Все присутствующие рассмеялись в знак согласия. А еще через несколько минут явились остальные и прозвучал гонг к ужину.

За ужином зашел разговор на самую животрепещущую тему дня: о шпионах. Были в который уже раз пересказаны известные страшные истории – про монахиню, протянувшую из-под рясы мускулистую мужскую руку; про пастора-парашютиста, который неудачно приземлился и выругался слишком уж крепко для святого отца; про кухарку-австриячку, у которой в комнате оказался спрятанный в печную трубу радиопередатчик, и тому подобные происшествия, случившиеся или едва не случившиеся с родной теткой или двоюродной кузиной кого-то из присутствующих. Отсюда естественно перешли на пятую колонну. Ругали английских фашистов, коммунистов, пацифистов и непротивленцев. Словом, обычная застольная беседа, какие можно было услышать всякий день. Однако Таппенс внимательно следила за лицами и тоном говорящих – не мелькнет ли какой-то особенный взгляд, не проскользнет ли разоблачительное слово. Но ничего примечательного она не заметила. Одна только Шейла Перенья не принимала участия в разговоре, но, может быть, у нее такой замкнутый характер? Она сидела за столом с мрачным, воинственным выражением на смуглом лице и молчала.

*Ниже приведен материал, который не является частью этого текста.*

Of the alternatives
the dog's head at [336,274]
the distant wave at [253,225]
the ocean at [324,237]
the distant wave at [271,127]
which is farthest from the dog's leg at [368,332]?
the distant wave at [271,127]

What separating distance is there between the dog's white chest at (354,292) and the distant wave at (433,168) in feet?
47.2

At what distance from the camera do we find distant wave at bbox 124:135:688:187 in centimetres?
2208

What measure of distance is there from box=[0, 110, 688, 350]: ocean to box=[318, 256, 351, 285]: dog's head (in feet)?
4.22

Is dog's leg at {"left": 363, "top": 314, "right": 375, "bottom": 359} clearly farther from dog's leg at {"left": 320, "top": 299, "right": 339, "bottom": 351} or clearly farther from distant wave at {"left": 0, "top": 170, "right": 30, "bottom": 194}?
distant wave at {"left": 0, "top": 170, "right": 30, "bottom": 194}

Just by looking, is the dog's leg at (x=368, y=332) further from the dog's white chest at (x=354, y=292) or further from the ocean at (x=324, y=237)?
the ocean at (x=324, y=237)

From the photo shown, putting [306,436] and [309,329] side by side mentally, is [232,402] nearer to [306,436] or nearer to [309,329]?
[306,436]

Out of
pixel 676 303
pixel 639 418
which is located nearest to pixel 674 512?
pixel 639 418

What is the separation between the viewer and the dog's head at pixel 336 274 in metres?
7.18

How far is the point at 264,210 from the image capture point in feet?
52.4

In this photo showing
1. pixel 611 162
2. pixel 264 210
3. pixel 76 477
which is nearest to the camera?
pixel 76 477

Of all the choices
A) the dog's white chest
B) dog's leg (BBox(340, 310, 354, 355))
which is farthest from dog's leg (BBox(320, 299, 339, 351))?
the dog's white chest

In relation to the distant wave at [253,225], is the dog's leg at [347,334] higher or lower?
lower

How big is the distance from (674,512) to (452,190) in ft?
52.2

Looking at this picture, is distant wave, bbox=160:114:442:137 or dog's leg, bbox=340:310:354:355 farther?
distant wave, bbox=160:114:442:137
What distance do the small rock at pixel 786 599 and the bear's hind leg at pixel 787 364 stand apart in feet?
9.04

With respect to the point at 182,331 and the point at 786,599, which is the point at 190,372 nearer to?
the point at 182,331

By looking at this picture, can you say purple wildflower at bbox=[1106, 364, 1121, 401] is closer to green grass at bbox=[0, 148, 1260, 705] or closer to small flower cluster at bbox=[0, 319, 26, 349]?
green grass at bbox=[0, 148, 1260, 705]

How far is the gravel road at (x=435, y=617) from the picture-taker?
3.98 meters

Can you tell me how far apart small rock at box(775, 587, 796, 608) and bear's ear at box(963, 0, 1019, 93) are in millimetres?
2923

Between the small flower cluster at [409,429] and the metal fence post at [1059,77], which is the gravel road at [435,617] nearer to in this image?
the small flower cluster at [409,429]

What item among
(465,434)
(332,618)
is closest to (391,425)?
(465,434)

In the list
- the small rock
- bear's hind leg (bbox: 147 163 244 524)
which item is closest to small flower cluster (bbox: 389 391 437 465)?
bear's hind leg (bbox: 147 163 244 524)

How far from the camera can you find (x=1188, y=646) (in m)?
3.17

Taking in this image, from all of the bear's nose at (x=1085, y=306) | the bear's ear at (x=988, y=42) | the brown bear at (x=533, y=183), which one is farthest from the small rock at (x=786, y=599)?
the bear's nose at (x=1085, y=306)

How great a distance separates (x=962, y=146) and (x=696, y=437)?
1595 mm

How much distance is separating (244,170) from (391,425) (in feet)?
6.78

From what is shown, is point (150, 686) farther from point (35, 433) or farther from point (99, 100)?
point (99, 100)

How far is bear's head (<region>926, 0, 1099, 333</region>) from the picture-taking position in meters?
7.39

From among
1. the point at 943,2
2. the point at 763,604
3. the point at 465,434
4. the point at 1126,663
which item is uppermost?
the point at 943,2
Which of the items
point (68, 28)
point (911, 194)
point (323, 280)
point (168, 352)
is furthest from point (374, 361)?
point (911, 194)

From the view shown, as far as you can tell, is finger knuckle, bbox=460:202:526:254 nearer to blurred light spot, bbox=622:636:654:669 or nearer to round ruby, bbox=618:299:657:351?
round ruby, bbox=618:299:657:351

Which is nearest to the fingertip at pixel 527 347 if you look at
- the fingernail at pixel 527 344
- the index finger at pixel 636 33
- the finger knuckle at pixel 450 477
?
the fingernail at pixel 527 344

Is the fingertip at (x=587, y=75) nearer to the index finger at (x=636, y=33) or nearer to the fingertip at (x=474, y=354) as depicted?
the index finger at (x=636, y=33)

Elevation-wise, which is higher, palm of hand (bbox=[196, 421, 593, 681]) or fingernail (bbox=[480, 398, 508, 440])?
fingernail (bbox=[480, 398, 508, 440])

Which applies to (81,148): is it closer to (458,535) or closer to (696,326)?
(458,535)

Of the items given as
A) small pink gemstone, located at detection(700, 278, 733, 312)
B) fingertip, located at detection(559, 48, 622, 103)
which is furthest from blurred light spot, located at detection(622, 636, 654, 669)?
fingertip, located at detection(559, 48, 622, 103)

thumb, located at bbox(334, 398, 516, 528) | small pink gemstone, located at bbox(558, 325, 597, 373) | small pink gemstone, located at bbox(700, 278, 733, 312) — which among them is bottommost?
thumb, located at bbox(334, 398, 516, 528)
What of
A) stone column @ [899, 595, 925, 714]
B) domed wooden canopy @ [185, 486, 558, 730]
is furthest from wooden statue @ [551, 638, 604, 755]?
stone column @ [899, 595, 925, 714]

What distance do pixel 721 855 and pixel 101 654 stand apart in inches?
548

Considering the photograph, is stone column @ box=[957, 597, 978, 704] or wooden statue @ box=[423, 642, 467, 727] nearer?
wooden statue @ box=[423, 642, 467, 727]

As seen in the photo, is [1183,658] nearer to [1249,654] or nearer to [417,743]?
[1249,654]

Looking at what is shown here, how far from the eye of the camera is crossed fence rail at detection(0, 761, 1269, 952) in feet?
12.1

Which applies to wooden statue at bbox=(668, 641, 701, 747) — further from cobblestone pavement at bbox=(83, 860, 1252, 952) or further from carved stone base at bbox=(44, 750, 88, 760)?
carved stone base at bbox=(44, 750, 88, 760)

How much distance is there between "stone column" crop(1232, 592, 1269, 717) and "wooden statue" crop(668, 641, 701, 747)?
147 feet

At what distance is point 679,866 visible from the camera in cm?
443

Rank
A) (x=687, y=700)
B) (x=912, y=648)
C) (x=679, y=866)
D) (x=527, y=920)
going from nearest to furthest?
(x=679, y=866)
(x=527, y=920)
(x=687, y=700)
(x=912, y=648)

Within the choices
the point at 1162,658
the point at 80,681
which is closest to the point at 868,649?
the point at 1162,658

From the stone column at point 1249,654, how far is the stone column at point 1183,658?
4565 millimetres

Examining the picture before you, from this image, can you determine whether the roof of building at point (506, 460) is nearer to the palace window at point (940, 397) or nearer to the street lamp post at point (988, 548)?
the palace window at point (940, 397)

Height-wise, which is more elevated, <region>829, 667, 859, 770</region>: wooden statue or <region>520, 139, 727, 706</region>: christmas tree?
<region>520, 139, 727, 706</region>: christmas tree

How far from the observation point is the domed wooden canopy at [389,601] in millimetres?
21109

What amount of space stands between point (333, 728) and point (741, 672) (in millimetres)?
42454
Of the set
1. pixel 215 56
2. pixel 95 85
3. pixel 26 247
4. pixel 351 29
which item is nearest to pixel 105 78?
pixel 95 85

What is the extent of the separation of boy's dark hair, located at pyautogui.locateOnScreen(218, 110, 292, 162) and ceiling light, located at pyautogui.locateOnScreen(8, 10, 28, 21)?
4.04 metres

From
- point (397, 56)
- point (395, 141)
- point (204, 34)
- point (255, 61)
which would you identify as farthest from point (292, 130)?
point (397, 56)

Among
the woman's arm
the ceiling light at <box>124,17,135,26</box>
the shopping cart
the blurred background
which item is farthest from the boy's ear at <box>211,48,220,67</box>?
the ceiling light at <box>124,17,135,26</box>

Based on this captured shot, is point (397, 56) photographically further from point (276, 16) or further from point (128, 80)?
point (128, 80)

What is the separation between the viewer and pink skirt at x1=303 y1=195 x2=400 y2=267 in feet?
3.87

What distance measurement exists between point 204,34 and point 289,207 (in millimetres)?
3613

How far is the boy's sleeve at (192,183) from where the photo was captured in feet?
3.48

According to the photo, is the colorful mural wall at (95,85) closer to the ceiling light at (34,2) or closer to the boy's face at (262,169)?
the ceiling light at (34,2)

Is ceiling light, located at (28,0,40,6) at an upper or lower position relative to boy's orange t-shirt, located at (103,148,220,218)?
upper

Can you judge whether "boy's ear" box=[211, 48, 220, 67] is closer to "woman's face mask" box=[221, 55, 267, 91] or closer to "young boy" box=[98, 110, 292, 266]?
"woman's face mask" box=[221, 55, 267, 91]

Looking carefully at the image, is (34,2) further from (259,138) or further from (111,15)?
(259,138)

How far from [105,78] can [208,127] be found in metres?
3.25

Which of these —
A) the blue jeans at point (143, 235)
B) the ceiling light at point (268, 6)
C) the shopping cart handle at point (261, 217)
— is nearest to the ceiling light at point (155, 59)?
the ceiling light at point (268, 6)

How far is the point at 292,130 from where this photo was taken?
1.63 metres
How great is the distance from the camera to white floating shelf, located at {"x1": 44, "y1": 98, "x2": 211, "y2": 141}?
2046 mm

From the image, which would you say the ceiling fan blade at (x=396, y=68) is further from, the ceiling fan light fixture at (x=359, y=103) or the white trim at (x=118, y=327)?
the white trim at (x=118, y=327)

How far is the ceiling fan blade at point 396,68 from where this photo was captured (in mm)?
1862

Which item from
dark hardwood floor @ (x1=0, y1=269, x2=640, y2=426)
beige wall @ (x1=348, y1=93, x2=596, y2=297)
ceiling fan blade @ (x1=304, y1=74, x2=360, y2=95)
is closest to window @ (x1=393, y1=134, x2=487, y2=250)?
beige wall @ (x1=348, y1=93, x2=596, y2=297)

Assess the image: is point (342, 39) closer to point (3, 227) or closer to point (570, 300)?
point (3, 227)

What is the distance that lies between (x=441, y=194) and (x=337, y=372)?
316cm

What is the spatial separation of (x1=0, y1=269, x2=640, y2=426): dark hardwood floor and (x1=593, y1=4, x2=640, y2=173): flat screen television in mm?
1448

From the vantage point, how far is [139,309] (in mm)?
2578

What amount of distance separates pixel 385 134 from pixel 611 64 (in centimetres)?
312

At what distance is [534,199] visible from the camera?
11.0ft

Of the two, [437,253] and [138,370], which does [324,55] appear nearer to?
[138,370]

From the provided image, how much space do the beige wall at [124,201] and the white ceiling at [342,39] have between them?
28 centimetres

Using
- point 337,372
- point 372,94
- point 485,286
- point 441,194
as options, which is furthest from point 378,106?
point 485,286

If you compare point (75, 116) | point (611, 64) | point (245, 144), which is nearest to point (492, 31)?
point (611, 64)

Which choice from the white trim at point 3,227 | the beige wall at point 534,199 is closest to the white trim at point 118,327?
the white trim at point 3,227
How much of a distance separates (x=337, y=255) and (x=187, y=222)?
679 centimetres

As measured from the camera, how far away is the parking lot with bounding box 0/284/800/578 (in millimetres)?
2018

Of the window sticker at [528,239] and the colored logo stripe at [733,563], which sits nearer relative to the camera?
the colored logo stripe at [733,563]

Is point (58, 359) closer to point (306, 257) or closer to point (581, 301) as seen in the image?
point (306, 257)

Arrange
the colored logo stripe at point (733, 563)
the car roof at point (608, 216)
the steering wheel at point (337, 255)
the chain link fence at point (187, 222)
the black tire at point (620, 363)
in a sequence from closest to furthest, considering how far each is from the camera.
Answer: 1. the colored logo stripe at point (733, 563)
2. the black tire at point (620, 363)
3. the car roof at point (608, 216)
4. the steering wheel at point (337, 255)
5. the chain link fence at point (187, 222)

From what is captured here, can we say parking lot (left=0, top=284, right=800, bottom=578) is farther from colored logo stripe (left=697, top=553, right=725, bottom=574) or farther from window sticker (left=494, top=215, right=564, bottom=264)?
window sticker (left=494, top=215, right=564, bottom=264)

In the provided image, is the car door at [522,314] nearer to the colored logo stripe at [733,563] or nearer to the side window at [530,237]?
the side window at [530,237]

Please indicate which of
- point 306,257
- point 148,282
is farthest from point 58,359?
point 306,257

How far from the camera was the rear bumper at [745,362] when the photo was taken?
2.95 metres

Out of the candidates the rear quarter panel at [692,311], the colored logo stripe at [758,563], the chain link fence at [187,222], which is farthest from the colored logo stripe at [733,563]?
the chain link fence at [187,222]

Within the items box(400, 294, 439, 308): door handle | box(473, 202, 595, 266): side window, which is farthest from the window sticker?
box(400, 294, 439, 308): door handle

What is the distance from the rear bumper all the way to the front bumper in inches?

Карла фон Дейнима сегодня за ужином не было, так что языки постепенно развязались. И под конец Шейла все-таки произнесла одну реплику. Это было после того, как миссис Спрот сказала своим пронзительным писклявым голосом:

– По-моему, немцы в ту войну допустили большую ошибку, что расстреляли сестру Кэвелл[33]. Это всех против них настроило.

И тогда Шейла, вскинув черноволосую голову, спросила:

– Почему бы им было ее не расстрелять? Она ведь была шпионка, разве нет?

– Нет, нет! Шпионкой она не была.

– Ну все равно, помогала англичанам бежать с вражеской территории, какая разница. И поэтому заслуживала расстрела.

– Но расстрелять женщину!.. И медсестру!..

Шейла встала из-за стола.

– А по-моему, немцы поступили правильно, – проговорила она и вышла через открытую дверь в сад.

Десерт из недозрелых бананов и вялых апельсинов уже давно дожидался на столе. Кончив ужинать, все поднялись и вместе перешли в «салон» пить кофе. Только Томми, не привлекая ничьего внимания, выскользнул на веранду. Шейла Перенья стояла, облокотившись о перила, и смотрела на море. Томми подошел и встал рядом.

По частому, неровному дыханию девушки было ясно, что она чем-то сильно взволнована. Он протянул ей сигареты. Она взяла одну.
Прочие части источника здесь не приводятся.